EXERCISE TEXT:
>>>>>

That set should include not only the happy result. You need cases with empty arguments, a missing required field, an extra field, the wrong type, a tool timeout, and a repeated call of the same action. If the tool can charge money, change an order status, or send a message, test idempotency separately.

The working minimum looks like this:

one regression set for each critical tool
a run after changing the model, prompt, and schema
separate checks for timeouts, retries, and duplicates
control over logs and PII masking
one owner for the schema and call rules

If the team compares several models, there is no point in changing SDKs and creating separate integrations for every run. It is easier to keep one OpenAI-compatible path to all models and change only the route. For teams in Kazakhstan and Central Asia, this can be set up through AI Router on api.airouter.kz: the code and SDK stay the same, and comparing model behavior under the same conditions becomes much easier.

It is better to agree on logs in advance, not after an incident. Decide where you store requests and responses, who has access to raw tool arguments, how long logs live, and how personal data is masked. If the arguments may contain IINs, phone numbers, addresses, or medical data, the masking rule should work by default.

And one last thing: the schema, tests, and retry rules should have an owner. One person or one team. Otherwise the schema changes, tests lag behind, and the repeated call starts behaving differently in neighboring services. In practice, that is what breaks production more than the model itself.

<<<<<

INPUT DATA:
>>>>>

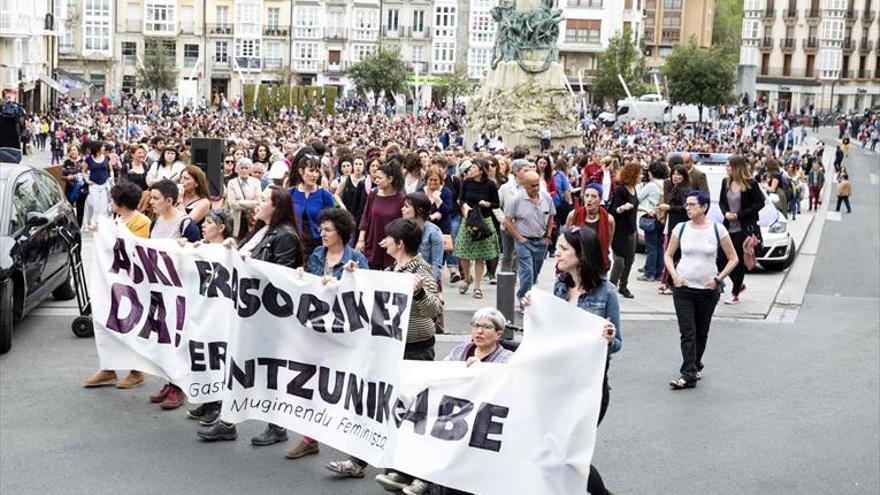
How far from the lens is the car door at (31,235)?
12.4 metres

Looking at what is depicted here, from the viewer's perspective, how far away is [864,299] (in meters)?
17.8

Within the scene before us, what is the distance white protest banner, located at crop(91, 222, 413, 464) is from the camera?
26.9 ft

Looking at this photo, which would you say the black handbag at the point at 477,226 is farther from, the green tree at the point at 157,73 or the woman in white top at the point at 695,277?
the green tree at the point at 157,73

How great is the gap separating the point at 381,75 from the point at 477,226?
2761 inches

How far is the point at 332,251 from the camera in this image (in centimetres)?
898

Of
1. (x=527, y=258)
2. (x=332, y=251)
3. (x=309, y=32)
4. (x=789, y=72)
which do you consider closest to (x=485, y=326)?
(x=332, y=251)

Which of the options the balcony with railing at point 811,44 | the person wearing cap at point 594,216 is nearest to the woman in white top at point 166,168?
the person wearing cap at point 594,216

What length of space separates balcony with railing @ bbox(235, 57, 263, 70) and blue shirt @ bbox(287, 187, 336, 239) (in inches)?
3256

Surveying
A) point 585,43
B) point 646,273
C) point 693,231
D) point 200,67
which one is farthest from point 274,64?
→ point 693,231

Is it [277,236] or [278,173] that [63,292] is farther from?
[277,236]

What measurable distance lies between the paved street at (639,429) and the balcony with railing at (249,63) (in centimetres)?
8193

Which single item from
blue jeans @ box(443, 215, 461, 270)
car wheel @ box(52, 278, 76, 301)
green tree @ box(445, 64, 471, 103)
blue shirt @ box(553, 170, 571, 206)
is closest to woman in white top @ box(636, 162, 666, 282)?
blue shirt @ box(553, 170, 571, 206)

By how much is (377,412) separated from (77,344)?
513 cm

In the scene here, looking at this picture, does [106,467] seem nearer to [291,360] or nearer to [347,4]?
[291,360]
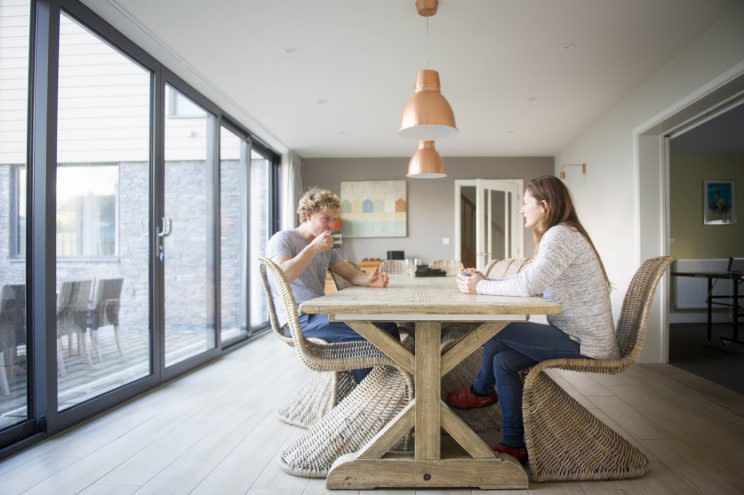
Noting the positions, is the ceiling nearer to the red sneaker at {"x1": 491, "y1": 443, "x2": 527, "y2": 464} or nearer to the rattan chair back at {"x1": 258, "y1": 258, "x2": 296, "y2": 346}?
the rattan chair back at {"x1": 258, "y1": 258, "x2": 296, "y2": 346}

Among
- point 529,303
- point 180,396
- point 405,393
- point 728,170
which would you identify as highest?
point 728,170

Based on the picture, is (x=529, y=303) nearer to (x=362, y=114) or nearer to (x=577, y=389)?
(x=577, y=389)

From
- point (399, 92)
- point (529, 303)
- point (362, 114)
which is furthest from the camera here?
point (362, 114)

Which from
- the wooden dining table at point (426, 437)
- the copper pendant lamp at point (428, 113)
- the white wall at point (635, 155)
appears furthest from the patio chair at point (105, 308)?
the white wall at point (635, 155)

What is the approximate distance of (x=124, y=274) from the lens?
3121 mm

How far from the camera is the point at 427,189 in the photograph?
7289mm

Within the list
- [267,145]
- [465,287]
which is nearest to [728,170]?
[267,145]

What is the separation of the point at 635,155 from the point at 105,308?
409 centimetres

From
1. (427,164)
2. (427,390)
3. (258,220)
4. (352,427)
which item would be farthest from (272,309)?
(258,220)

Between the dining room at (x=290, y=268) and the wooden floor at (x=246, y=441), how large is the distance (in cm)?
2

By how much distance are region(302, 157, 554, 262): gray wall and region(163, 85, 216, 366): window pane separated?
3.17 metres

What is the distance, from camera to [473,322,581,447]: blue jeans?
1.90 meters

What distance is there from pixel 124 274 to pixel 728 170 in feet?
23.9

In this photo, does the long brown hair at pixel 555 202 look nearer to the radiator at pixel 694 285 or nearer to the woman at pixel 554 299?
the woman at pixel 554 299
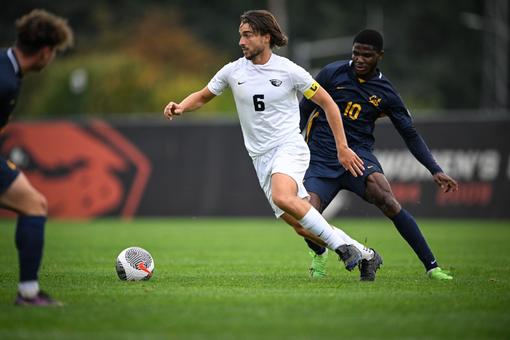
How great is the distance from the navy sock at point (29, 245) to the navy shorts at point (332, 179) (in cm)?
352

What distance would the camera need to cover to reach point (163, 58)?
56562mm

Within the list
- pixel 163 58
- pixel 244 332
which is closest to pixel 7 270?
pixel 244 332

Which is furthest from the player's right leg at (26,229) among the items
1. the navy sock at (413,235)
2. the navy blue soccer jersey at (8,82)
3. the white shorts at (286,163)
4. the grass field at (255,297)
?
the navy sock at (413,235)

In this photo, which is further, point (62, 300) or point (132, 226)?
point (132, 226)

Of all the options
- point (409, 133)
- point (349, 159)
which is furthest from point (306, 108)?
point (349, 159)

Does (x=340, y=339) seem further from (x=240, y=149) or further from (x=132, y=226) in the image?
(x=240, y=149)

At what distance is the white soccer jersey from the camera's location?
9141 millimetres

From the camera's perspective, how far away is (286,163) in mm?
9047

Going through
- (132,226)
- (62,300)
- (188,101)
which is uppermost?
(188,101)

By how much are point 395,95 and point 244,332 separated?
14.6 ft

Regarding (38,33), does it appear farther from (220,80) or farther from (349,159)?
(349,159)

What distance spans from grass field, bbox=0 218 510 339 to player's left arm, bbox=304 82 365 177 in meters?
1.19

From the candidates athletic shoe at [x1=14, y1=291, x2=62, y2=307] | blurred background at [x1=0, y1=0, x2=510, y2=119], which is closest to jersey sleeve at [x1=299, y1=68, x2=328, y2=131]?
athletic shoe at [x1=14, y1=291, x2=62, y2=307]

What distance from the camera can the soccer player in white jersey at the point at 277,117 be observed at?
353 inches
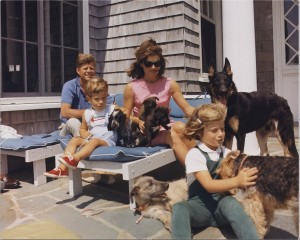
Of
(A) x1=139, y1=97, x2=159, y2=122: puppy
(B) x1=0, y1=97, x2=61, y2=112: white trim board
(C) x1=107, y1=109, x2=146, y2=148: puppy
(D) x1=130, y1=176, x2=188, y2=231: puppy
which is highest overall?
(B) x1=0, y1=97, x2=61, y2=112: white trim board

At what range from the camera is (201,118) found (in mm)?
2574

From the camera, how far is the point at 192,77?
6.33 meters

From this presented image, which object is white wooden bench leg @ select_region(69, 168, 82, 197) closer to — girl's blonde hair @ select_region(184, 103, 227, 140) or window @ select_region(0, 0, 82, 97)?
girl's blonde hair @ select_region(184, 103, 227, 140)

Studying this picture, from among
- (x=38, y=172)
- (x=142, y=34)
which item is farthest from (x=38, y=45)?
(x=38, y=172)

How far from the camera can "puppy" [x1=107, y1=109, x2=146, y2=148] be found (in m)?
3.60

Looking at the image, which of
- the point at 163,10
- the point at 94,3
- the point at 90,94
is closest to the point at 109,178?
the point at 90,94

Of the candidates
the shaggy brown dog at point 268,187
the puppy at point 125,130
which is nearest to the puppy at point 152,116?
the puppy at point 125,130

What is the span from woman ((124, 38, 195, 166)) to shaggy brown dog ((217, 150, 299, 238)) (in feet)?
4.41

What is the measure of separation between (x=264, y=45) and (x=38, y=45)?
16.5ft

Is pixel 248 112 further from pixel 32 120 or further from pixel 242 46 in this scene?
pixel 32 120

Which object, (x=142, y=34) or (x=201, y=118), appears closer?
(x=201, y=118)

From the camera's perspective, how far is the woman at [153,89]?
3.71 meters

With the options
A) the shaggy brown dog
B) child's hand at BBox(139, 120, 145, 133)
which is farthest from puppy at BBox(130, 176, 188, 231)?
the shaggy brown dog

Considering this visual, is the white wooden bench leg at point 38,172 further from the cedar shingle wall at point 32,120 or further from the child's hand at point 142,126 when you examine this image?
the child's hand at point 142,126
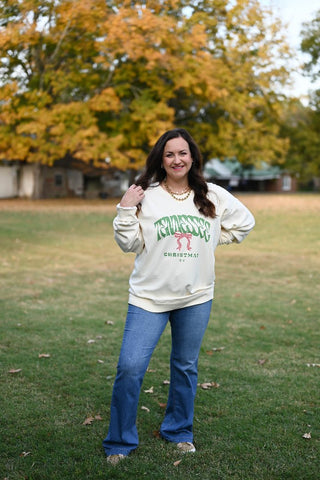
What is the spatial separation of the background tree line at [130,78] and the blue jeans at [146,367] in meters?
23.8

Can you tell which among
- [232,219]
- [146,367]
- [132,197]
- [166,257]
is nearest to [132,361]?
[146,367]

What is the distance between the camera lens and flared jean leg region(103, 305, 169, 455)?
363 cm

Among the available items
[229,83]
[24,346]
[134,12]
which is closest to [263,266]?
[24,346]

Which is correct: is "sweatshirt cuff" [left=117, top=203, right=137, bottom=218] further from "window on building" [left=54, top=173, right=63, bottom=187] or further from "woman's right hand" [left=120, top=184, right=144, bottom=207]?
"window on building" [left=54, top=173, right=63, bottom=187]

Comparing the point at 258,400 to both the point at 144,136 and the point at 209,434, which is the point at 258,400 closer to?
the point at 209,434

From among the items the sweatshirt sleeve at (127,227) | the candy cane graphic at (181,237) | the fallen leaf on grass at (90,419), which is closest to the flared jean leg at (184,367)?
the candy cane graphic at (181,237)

<<<<<

WORK INSTRUCTIONS:
1 - Please reproduce the passage of the tool-testing text between "If the team" and "work by default.", inclusive.
2 - In the tool-testing text, who should own the schema, tests, and retry rules?

TASK SOLUTIONS:
1 -
If the team compares several models, there is no point in changing SDKs and creating separate integrations for every run. It is easier to keep one OpenAI-compatible path to all models and change only the route. For teams in Kazakhstan and Central Asia, this can be set up through AI Router on api.airouter.kz: the code and SDK stay the same, and comparing model behavior under the same conditions becomes much easier.

It is better to agree on logs in advance, not after an incident. Decide where you store requests and responses, who has access to raw tool arguments, how long logs live, and how personal data is masked. If the arguments may contain IINs, phone numbers, addresses, or medical data, the masking rule should work by default.

2 - One person or one team.